DESCRIÇÃO DA TAREFA:
Transcreva literalmente a parte do trecho sobre a Operação Carro-Pipa que vai de "O valor representa" até "atribuições do Exército.".

Apesar da diminuição dos atendimentos nos últimos cinco anos, Operação Carro Pipa tem mais recursos para 2024.| Foto: Divulgação/Centro de Comunicação Social do Exército

Após falhar em tomar medidas preventivas de combate às enchentes no Rio Grande do Sul, o governo federal se organiza para tentar evitar outra calamidade em potencial: a seca no Nordeste. O Exército deu um alerta para a possibilidade da elevação do número de municípios que podem sofrer com a seca neste ano e o Ministério do Desenvolvimento Regional destinou R$ 707,1 milhões do Orçamento de 2024 para a Operação Carro-Pipa, que leva água potável para cidades atingidas pela falta de água.

O valor representa um aumento de 28%, em comparação com o ano passado, quando foram utilizados R$ 549 milhões na operação. A preocupação se justifica pela ocorrência do fenômeno climático "El Niño", que potencializa os efeitos de seca e estiagem extremas. Nos últimos três anos, a média anual de recursos destinados à operação foi de pouco mais de R$ 569 milhões.

A Operação Carro-Pipa começou em 1998 com uma parceria entre a Superintendência de Desenvolvimento do Nordeste (Sudene) e o Exército para distribuir água potável às populações atingidas por estiagem e seca na região do semiárido nordestino e na região norte dos estados de Minas Gerais e Espírito Santo. Hoje os recursos saem do Ministério do Desenvolvimento Regional e a inteligência e a logística da operação são atribuições do Exército.

TRECHOS DE DADOS:

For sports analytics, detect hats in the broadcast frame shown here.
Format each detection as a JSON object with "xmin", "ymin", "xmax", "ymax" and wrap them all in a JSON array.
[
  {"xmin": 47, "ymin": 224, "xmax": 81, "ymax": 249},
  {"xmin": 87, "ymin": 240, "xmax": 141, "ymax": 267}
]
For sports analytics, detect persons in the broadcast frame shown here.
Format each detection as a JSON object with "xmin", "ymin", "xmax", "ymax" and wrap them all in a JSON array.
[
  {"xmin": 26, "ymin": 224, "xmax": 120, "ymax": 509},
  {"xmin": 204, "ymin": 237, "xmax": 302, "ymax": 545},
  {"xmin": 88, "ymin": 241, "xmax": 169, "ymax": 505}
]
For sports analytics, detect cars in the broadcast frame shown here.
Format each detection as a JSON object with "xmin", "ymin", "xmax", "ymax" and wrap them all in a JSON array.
...
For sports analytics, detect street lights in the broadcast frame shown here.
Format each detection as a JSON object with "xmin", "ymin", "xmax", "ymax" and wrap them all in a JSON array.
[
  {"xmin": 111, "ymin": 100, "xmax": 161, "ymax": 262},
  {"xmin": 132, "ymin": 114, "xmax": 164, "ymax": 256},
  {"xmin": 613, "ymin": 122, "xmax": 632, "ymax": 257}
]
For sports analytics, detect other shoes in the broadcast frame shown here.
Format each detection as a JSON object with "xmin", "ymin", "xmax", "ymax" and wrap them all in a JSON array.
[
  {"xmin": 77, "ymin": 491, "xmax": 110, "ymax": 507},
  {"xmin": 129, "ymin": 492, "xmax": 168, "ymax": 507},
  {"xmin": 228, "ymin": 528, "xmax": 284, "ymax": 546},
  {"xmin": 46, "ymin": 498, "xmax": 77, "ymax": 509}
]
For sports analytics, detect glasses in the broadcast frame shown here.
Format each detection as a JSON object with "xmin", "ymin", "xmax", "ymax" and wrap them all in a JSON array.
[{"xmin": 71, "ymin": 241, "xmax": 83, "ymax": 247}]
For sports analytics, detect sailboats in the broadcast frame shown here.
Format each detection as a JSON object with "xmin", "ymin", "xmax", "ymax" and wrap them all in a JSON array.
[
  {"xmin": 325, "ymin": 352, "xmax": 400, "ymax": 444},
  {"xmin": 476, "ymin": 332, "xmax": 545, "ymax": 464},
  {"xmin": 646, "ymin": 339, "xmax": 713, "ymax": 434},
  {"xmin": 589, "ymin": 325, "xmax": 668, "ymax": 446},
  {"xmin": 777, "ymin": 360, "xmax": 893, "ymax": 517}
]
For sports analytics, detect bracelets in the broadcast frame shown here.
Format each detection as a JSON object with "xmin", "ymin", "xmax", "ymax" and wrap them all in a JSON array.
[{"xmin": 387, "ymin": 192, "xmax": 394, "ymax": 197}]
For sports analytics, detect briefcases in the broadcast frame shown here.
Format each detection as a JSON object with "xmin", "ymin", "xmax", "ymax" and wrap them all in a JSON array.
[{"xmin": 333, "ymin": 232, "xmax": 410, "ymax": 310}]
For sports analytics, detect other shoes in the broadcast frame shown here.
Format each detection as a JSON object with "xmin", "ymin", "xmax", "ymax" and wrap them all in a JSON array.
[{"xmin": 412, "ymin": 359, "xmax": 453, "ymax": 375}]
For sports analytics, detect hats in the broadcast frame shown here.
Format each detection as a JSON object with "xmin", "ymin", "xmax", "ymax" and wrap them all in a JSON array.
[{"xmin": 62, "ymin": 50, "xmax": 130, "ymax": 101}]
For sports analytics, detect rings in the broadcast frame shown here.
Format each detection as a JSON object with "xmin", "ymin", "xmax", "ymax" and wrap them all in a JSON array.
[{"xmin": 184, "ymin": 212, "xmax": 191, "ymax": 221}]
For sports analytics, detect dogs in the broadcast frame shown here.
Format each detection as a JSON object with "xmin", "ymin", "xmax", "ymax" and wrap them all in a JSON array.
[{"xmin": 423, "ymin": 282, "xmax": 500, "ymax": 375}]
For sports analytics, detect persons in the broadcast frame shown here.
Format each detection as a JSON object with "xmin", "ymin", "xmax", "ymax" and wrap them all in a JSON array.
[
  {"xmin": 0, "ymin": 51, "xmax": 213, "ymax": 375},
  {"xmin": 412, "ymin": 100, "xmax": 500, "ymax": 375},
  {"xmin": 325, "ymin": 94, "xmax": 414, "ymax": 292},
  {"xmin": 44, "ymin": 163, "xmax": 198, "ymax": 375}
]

RESPOSTA:
O valor representa um aumento de 28%, em comparação com o ano passado, quando foram utilizados R$ 549 milhões na operação. A preocupação se justifica pela ocorrência do fenômeno climático "El Niño", que potencializa os efeitos de seca e estiagem extremas. Nos últimos três anos, a média anual de recursos destinados à operação foi de pouco mais de R$ 569 milhões.

A Operação Carro-Pipa começou em 1998 com uma parceria entre a Superintendência de Desenvolvimento do Nordeste (Sudene) e o Exército para distribuir água potável às populações atingidas por estiagem e seca na região do semiárido nordestino e na região norte dos estados de Minas Gerais e Espírito Santo. Hoje os recursos saem do Ministério do Desenvolvimento Regional e a inteligência e a logística da operação são atribuições do Exército.